List every line in this data where the string "rubra" occurs.

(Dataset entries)

[Start of section]

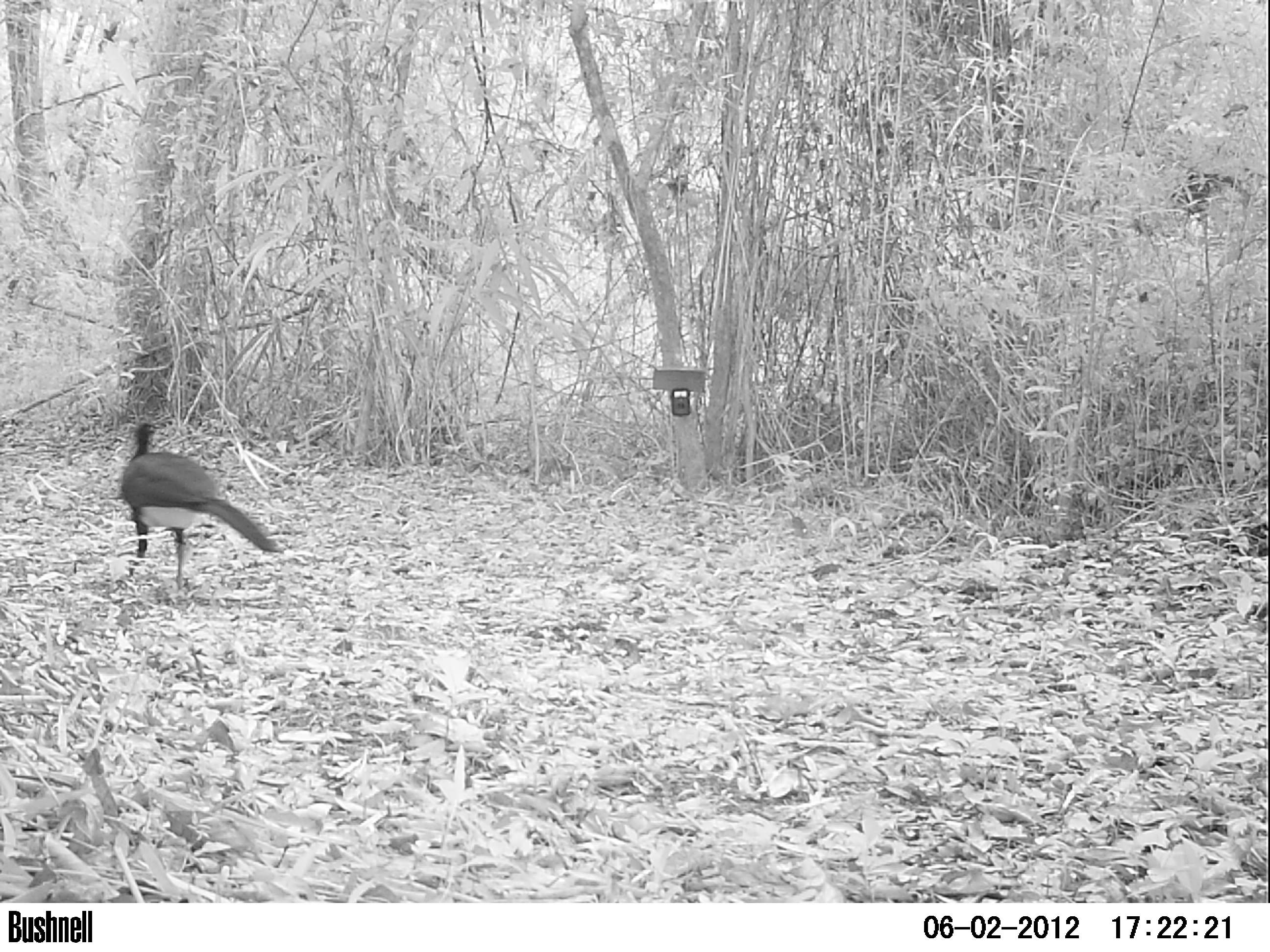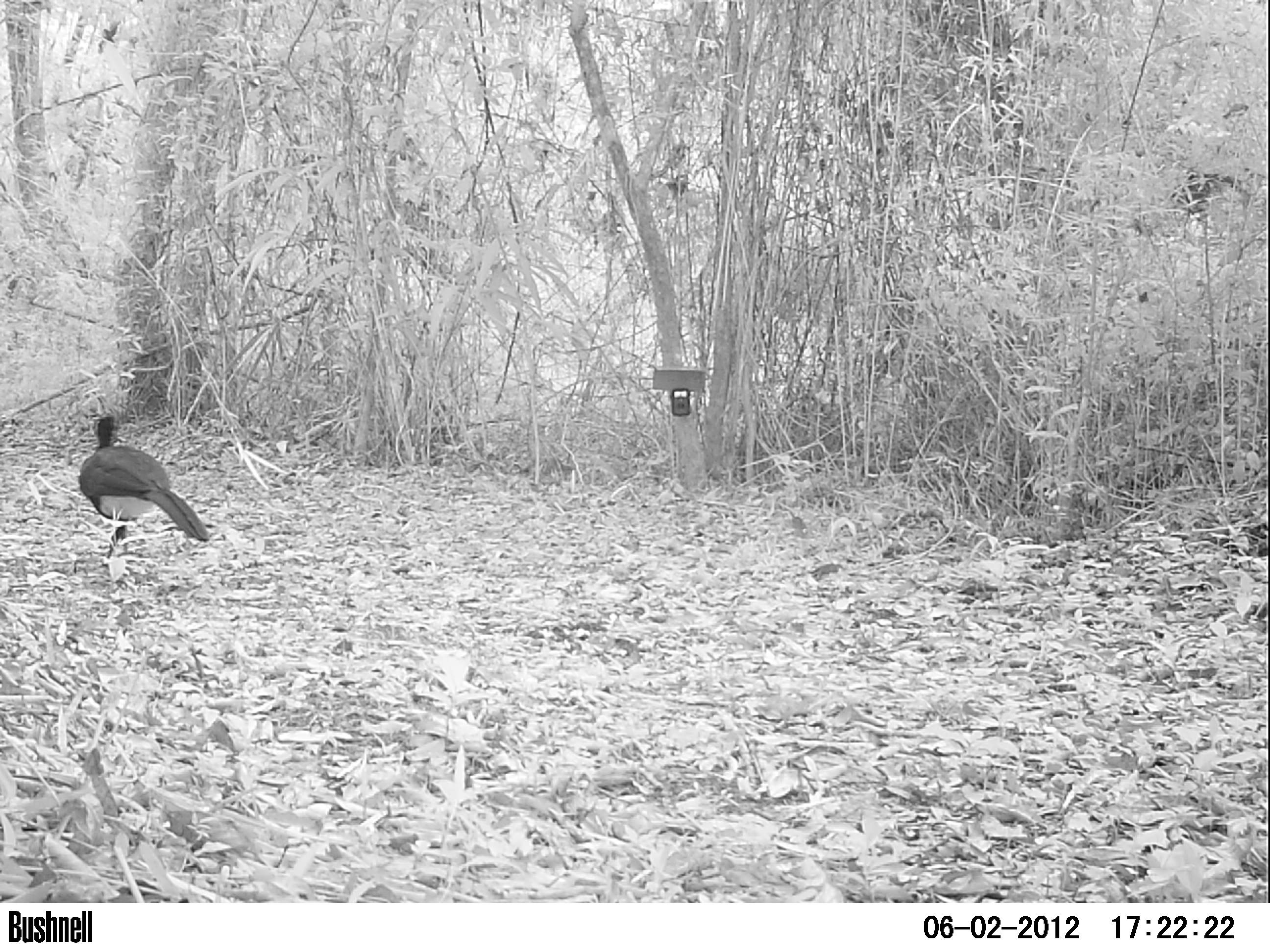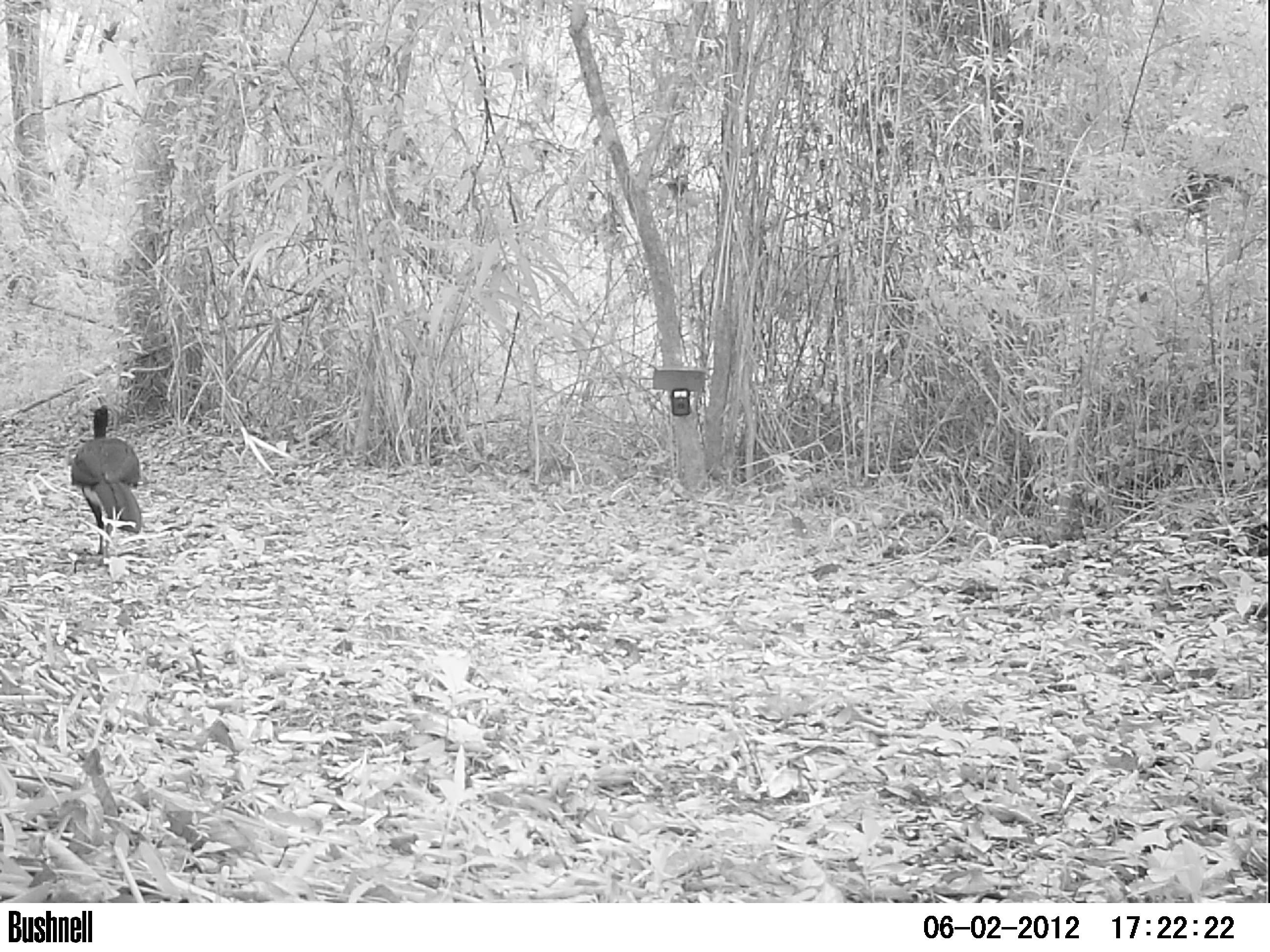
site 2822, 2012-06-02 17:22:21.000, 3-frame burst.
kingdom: Animalia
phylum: Chordata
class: Aves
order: Galliformes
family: Cracidae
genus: Crax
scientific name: Crax rubra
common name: great curassow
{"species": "Crax rubra (great curassow)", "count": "1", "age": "adult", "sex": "male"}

[End of section]

## [EXERCISE OUTPUT]
scientific name: Crax rubra
{"species": "Crax rubra (great curassow)", "count": "1", "age": "adult", "sex": "male"}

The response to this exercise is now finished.